_ACTION ITEM 1_: Can you repeat, word for word, the part of the transcript about disability and community that begins at the words containing "Bruce:            Not" and stops after "by for others."?
_ACTION ITEM 2_: Could you pick up the transcript about disability and community after its final sentence and carry it forward?

_TEXT SEGMENT_:
Genia:            Yep.

Bruce:            So, we know what the hurt is. But typically that’s just a part of our life.

Genia:            Yup.

Bruce:            Not the totality of our life.

Genia:            Right.

Bruce:            So, we’re actually relegating people then to the margins.

Genia:            Yeah.

Bruce:            Continuing experience rejection in the way that they’re getting to watch life go by for others.

Genia:            Right. Yeah. And that’s, that’s partially what I mean about the parents having a troublesome, or families having a troublesome question about how lovable their child is, is that it’s born out by the deep devaluation and profound rejection that people with disabilities experience in community. But, so I’m in no way implying the parents don’t love their kids or that they, you know, that’s not what I mean. But it is sort of an interesting twist that you can either marginalize someone as a pretty profound act of rejection from the heart of community in order to prevent somebody from experiencing rejection …

Bruce:            Yes. That’s right.

Genia:            … in the community. Yeah.

_SUPPLIED INFORMATION_:
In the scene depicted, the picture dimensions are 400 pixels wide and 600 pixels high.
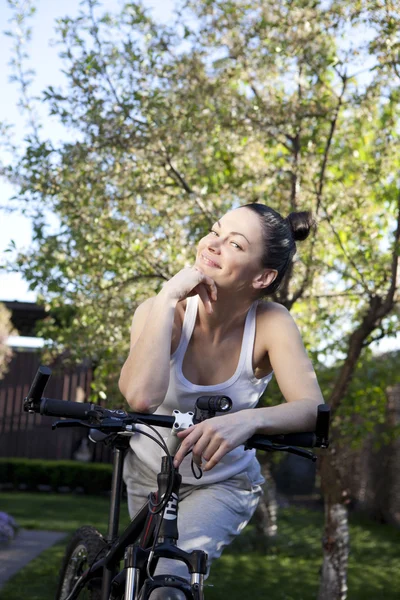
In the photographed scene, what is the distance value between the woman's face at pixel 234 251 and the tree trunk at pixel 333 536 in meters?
4.51

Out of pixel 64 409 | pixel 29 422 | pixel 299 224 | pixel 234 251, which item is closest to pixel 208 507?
pixel 64 409

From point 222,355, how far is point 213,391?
188 mm

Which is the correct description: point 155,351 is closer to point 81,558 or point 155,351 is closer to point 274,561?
point 81,558

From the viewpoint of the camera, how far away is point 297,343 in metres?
2.71

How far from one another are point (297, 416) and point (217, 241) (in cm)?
62

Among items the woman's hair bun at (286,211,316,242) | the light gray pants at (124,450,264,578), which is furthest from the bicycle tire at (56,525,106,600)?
the woman's hair bun at (286,211,316,242)

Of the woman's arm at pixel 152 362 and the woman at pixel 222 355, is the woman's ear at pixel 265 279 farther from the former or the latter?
the woman's arm at pixel 152 362

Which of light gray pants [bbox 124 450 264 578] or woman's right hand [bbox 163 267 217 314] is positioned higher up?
woman's right hand [bbox 163 267 217 314]

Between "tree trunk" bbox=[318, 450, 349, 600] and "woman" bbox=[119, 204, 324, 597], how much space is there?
429cm

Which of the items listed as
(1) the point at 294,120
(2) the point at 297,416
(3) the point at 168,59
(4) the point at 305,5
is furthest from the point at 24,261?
(2) the point at 297,416

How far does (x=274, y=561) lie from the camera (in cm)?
940

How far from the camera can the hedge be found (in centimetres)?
1753

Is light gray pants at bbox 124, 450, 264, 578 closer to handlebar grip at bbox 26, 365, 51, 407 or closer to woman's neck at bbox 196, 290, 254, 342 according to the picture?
woman's neck at bbox 196, 290, 254, 342

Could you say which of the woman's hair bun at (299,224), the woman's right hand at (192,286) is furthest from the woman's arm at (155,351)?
the woman's hair bun at (299,224)
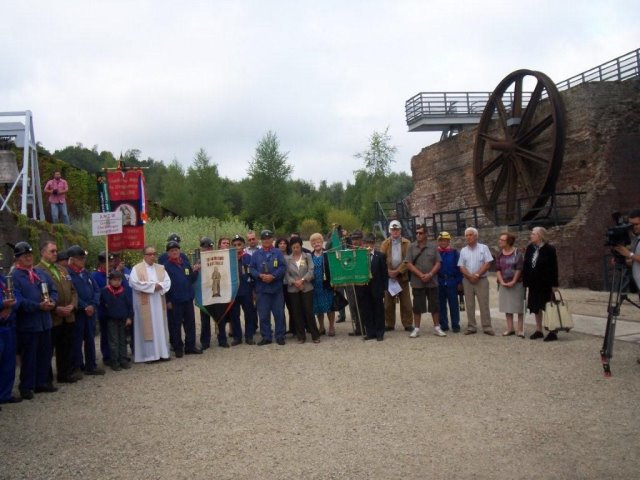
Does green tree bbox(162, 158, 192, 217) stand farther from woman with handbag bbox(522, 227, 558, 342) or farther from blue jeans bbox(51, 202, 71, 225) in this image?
woman with handbag bbox(522, 227, 558, 342)

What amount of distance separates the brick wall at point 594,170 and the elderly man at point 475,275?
272 inches

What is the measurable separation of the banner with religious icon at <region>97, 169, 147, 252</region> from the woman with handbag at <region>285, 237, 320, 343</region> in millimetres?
3135

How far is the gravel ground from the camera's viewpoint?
388 cm

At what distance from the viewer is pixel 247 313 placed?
919cm

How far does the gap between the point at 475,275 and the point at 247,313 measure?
3.67 metres

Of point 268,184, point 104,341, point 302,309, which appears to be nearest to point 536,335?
point 302,309

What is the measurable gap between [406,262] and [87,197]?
549 inches

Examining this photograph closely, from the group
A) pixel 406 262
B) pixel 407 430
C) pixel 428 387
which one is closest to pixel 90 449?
pixel 407 430

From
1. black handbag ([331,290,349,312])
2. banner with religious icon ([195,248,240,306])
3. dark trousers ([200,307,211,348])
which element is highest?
banner with religious icon ([195,248,240,306])

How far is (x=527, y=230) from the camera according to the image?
54.3 ft

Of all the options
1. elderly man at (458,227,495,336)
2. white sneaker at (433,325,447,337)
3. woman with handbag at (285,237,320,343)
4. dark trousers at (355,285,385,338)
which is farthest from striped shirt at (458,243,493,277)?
woman with handbag at (285,237,320,343)

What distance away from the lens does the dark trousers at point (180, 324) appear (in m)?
8.20

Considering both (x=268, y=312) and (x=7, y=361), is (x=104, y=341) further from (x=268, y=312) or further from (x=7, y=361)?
(x=268, y=312)

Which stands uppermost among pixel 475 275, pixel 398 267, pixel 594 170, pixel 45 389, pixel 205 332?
pixel 594 170
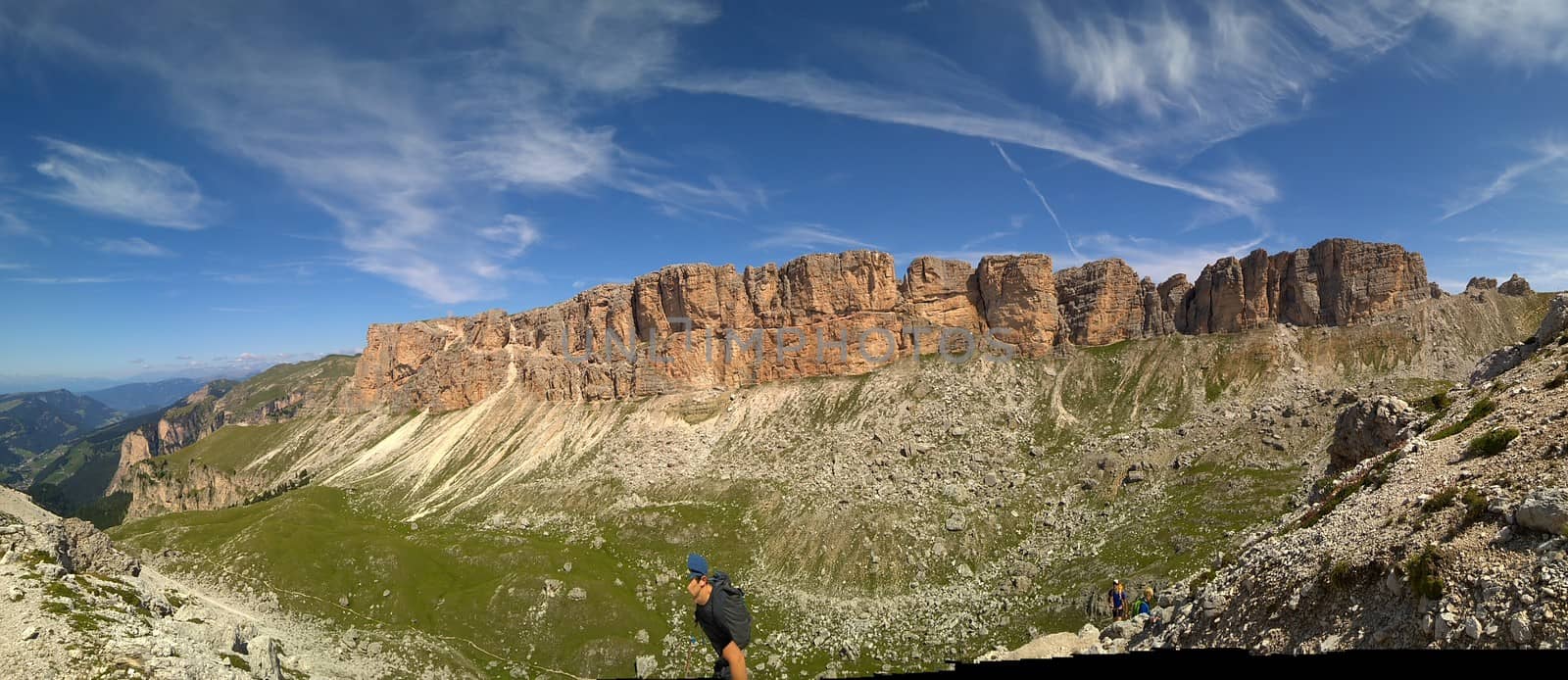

_ANSWER BOX 1_:
Bruce:            Not the totality of our life.

Genia:            Right.

Bruce:            So, we’re actually relegating people then to the margins.

Genia:            Yeah.

Bruce:            Continuing experience rejection in the way that they’re getting to watch life go by for others.

_ANSWER BOX 2_:
Bruce:            Yeah. I think that when you’re choosing an inclusive life and inclusive education, etc, you are then in the struggle of trying to change the culture and society. We are not a fully inclusive culture in society actually. And you have to make that decision if you want, initially as a parent and then more so as the person ages for themselves to tackle that. And the more families see that will to share, for example, hundreds of stories over decades of people living inclusive lives. Okay. Even though the path is never been smooth or easy, even though there have been setbacks and challenges, etc. What that means is parents of preschoolers, for example, okay, get to learn about inclusion, full inclusion in university college or technical institutes, what that looks like and what’s possible and achievable. And so, you can recognize them as a parent of a very young child. That even though you’re deeply loved this precious child, right? And want them to be safe and secure in life, you’ve actually unconsciously begun to limit what the possibilities are for them with your child without disabilities, if you have another child, life looks expensive. And we know that all of our dreams never get realized.

Genia:            Right. Yup.

Bruce:            How expensive they are. But at the same time, there’s not an opportunity for those possibilities if you don’t have an expensive vision in a means of trying to achieve them. So, when you begin to limit the possibilities for your child at the age of two or three, your moment of diagnosis, actually we know they will let these actually. So, it’s not that in seeing and understanding what happens when people with even severe, multiple insignificant disabilities are included in university, that your child may choose to go onto university or college or you want them to.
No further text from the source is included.